**Directions for this task:** Extract the opening line of the entries and every line after it, stopping at and including the line that contains "contrastive: Landscape of". Do not include pictures.

**The data:**

···

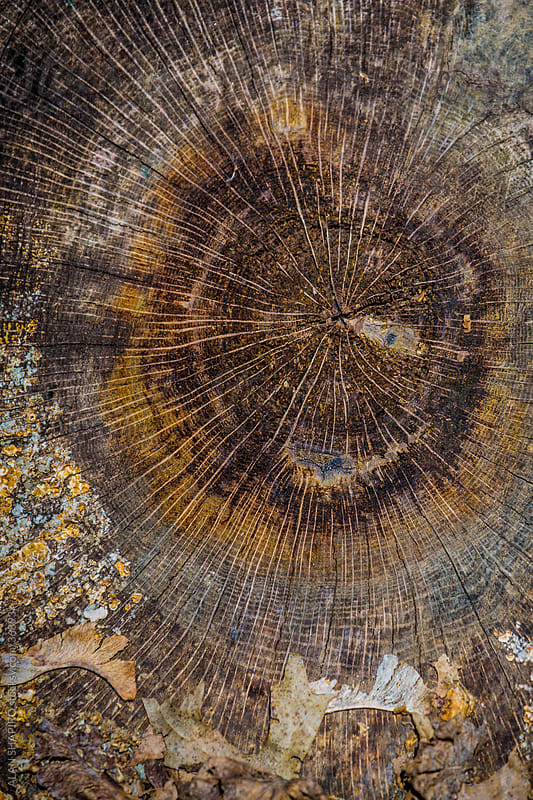 Tree Trunk Aerials by ALAN SHAPIRO for Stocksy United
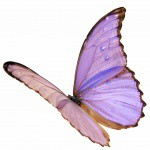 Papillon_1983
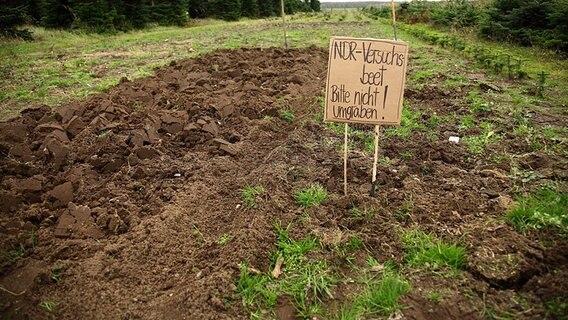 Den gartenboden umgraben oder lockern ratgeber for Boden neu aufbauen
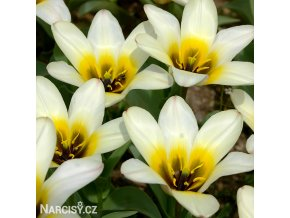 Tulipán Concerto 1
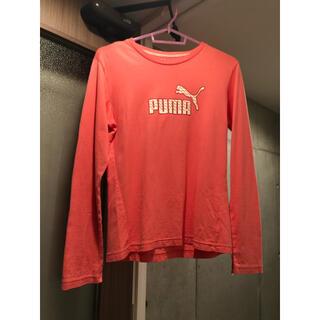 プーマ(PUMA)のPUMA Tシャツ 長袖 濃ピンク(Tシャツ(長袖/七分))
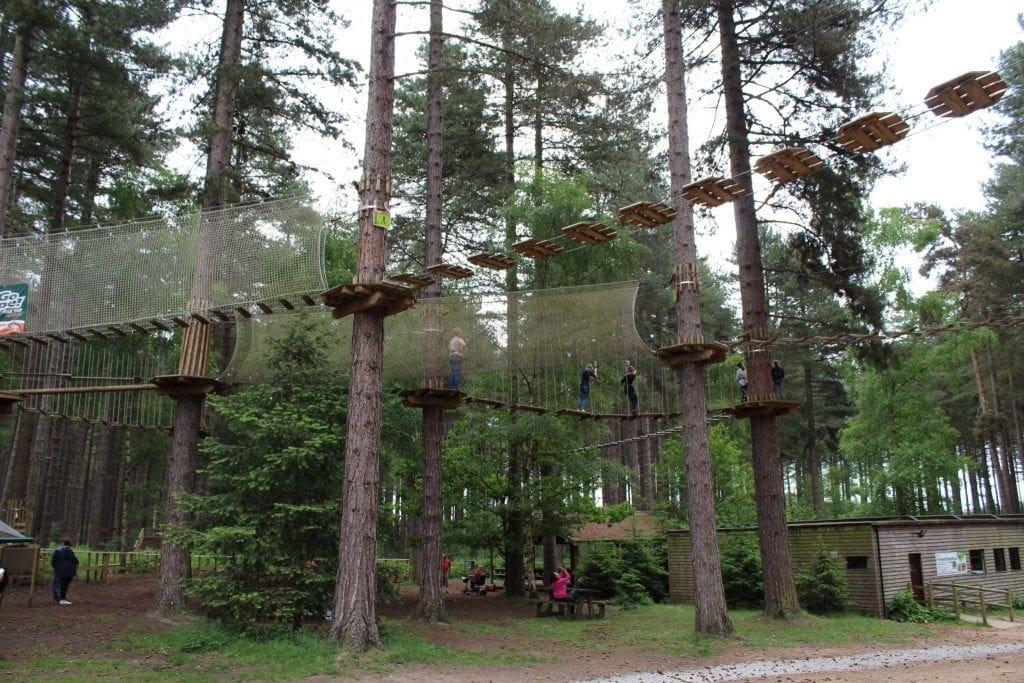 Featured image for Go Ape Sherwood
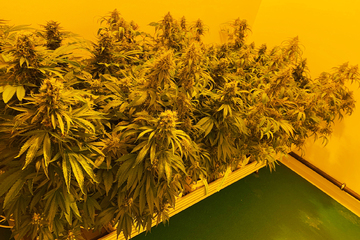 In sächsischer Cannabis-Fabrik startet der Probebetrieb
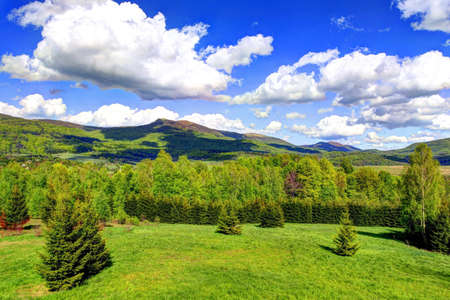 contrastive: Landscape of Poloniny range in Bieszczady Mountains, Poland. Photo made using HDR technique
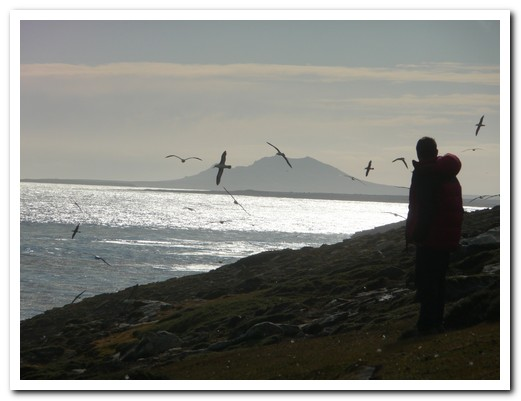 Albatross taking advantage of the strong winds to soar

···

**Task answer:**
 Tree Trunk Aerials by ALAN SHAPIRO for Stocksy United
 Papillon_1983
 Den gartenboden umgraben oder lockern ratgeber for Boden neu aufbauen
 Tulipán Concerto 1
 プーマ(PUMA)のPUMA Tシャツ 長袖 濃ピンク(Tシャツ(長袖/七分))
 Featured image for Go Ape Sherwood
 In sächsischer Cannabis-Fabrik startet der Probebetrieb
 contrastive: Landscape of Poloniny range in Bieszczady Mountains, Poland. Photo made using HDR technique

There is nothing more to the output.